» **Task brief**
Copy everything in the hospital article from "Sok Kong, president" down to "public health system.", word for word.

» **Text**

□ □ □ □

After more than three years under construction, a $15-million private hospital in Phnom Penh funded jointly by the renowned Cho Ray Hospital in Ho Chi Minh City and Cambodian petroleum giant Sokimex will officially open its doors in January, municipal officials said Wednesday.
The Cho Ray Phnom Penh Hospital—which sits on a 5-hectare plot in Meanchey district’s Niroth commune—will be inaugurated on January 13, but will begin providing limited medical services later this month, municipal governor Pa Socheatvong said during a meeting at City Hall on Wednesday.
“[Prime Minister] Hun Sen and the Vietnamese Prime Minister [Nguyen Tan Dung] will preside over the inauguration,” Mr. Socheatvong said.
Sok Kong, president of Sokimex, which financed 30 percent of the new hospital, has said the facility is intended to reduce travel expenses for the thousands of patients who every year flock to Vietnam for medical treatment.
Those who can afford it have long turned to hospitals outside Cambodia, seeking an alternative to the country’s chronically underfunded public health system.
The Cho Ray Phnom Penh Hospital will operate as a sister facility to the 1,200-bed Cho Ray Hospital in Ho Chi Minh City, but will employ only Cambodian doctors and nurses, who will receive an additional eight months of training courtesy of Ho Chi Minh City, according to City Hall.
Municipal spokesman Long Dimanche said Thursday that workers are now unpacking and setting up the advanced medical appliances that will fill the building.
“A group of 14 doctors will come from Ho Chi Minh City to Cambodia next week to inspect the medical equipment,” a statement released Wednesday by City Hall says.
But while the Cho Ray Phnom Penh Hospital may share the name of its in progenitor in Ho Chi Minh City, patients should not expect the same quality of care, said Thir Kruy, secretary of state at the Ministry of Health.
“The hospital will employ…Cambodian doctors and nurses, so I wouldn’t dare say the treatment will be as highly effective as at the Cho Ray Hospital in Vietnam, because [Vietnamese doctors] have received education and experience in France and other developed countries,” he said.

□ □ □ □

» **Data supplied**

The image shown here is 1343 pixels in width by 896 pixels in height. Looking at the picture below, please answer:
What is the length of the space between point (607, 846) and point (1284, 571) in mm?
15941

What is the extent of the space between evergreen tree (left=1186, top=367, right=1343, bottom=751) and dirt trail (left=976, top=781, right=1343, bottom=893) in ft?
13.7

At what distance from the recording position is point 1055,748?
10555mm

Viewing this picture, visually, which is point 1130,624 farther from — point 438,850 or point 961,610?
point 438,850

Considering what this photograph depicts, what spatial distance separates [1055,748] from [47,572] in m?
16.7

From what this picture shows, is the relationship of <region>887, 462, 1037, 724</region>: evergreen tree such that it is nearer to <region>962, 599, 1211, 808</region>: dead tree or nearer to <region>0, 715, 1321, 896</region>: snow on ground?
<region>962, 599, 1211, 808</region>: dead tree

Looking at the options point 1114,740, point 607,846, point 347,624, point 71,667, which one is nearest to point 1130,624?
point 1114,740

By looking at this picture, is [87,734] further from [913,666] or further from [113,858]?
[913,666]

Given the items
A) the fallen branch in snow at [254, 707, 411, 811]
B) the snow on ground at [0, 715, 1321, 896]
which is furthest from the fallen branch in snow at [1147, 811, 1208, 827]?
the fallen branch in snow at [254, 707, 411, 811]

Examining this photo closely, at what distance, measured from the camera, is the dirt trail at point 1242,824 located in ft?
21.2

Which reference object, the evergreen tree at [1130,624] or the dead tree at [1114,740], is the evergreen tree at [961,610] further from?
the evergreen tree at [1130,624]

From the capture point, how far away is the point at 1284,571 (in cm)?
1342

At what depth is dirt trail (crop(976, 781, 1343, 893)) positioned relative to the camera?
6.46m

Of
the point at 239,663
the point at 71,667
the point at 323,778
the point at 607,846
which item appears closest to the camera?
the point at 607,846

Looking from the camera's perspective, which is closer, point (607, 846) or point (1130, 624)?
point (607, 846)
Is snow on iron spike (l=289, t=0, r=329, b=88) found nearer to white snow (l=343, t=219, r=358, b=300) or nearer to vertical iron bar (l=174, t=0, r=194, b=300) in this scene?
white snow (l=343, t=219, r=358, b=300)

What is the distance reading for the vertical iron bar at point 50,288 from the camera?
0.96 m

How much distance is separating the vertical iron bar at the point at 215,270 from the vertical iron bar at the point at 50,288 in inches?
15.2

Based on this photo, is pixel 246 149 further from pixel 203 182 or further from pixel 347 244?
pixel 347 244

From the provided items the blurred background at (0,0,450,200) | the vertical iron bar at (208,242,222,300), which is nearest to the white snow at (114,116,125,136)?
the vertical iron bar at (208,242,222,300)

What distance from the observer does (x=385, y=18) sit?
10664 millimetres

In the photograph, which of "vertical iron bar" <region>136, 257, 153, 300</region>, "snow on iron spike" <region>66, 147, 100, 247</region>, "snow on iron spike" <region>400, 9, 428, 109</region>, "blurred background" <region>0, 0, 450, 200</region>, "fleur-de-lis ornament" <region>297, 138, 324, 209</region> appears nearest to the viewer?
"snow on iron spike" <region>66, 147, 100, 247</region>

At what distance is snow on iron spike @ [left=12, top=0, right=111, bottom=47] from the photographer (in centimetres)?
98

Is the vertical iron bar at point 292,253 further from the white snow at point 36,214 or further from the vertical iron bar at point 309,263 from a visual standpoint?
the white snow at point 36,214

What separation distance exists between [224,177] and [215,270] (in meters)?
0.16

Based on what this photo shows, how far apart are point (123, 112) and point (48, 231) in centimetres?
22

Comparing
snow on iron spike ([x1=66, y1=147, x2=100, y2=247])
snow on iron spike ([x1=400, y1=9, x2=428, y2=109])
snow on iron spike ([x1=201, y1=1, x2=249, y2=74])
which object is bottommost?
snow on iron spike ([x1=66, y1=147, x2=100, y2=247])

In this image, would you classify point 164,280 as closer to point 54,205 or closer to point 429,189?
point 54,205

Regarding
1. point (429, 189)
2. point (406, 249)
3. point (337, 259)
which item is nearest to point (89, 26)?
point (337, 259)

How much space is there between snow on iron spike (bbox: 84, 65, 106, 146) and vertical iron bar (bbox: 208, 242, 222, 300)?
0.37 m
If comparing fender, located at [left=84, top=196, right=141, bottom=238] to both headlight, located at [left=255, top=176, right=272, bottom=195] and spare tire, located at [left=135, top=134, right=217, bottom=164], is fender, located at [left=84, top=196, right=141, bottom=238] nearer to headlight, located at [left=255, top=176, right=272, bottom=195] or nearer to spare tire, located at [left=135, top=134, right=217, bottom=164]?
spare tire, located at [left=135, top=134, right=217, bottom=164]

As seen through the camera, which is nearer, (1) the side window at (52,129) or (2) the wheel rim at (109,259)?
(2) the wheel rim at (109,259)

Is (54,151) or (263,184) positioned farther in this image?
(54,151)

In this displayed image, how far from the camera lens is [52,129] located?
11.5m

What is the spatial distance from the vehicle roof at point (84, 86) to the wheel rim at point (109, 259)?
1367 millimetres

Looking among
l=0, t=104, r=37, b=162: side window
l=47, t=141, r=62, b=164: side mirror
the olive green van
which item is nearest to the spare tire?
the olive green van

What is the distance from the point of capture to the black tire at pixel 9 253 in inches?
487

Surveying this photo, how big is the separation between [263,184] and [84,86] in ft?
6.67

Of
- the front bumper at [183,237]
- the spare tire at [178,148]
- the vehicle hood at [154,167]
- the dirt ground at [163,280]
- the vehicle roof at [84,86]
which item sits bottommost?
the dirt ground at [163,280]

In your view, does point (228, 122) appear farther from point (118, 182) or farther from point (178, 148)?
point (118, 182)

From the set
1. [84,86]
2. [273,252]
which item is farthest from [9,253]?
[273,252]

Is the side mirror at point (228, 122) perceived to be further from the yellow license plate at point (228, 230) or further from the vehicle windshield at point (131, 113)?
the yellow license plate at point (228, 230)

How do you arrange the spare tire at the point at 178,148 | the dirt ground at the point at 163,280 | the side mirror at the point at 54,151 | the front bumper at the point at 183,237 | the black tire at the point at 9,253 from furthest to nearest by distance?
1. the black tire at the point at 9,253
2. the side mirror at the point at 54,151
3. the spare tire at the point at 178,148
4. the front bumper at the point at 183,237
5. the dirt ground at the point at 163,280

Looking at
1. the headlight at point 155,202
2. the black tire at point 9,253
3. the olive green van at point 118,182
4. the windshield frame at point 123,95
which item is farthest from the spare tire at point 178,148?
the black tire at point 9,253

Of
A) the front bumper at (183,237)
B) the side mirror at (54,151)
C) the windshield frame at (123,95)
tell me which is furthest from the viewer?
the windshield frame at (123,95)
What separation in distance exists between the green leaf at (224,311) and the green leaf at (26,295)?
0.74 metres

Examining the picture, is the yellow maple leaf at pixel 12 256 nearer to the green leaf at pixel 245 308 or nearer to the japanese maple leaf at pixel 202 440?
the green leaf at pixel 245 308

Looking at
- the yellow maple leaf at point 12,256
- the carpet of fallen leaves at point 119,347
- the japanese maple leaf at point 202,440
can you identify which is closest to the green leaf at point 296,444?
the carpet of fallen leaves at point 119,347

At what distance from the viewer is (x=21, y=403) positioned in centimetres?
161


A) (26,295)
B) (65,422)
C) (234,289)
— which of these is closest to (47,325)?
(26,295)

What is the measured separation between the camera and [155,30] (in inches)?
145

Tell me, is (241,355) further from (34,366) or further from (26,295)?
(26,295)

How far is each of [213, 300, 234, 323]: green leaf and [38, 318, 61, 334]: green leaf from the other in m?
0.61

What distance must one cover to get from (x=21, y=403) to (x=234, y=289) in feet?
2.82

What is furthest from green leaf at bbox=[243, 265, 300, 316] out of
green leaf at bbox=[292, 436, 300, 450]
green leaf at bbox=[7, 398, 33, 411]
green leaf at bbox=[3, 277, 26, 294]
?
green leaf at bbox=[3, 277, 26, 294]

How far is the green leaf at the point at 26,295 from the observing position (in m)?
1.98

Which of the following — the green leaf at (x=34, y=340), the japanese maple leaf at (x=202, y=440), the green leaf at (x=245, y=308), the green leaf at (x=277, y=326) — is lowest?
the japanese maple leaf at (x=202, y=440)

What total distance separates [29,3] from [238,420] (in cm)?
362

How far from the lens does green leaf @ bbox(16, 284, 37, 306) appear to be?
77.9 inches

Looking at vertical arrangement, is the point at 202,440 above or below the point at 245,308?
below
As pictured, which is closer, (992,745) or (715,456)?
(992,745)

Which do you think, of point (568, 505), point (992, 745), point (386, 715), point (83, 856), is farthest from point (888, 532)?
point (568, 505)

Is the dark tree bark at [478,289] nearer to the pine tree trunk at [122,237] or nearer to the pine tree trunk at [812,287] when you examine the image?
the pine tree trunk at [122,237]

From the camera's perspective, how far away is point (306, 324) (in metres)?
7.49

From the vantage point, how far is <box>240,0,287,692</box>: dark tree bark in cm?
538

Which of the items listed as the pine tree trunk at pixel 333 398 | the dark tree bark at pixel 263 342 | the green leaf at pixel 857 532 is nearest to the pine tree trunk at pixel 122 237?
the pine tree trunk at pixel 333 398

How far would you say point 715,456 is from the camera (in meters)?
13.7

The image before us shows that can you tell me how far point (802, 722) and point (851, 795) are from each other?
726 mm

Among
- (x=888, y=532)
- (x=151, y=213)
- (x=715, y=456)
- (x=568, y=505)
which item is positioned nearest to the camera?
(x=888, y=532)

□ □ □ □

» **Result**
Sok Kong, president of Sokimex, which financed 30 percent of the new hospital, has said the facility is intended to reduce travel expenses for the thousands of patients who every year flock to Vietnam for medical treatment.
Those who can afford it have long turned to hospitals outside Cambodia, seeking an alternative to the country’s chronically underfunded public health system.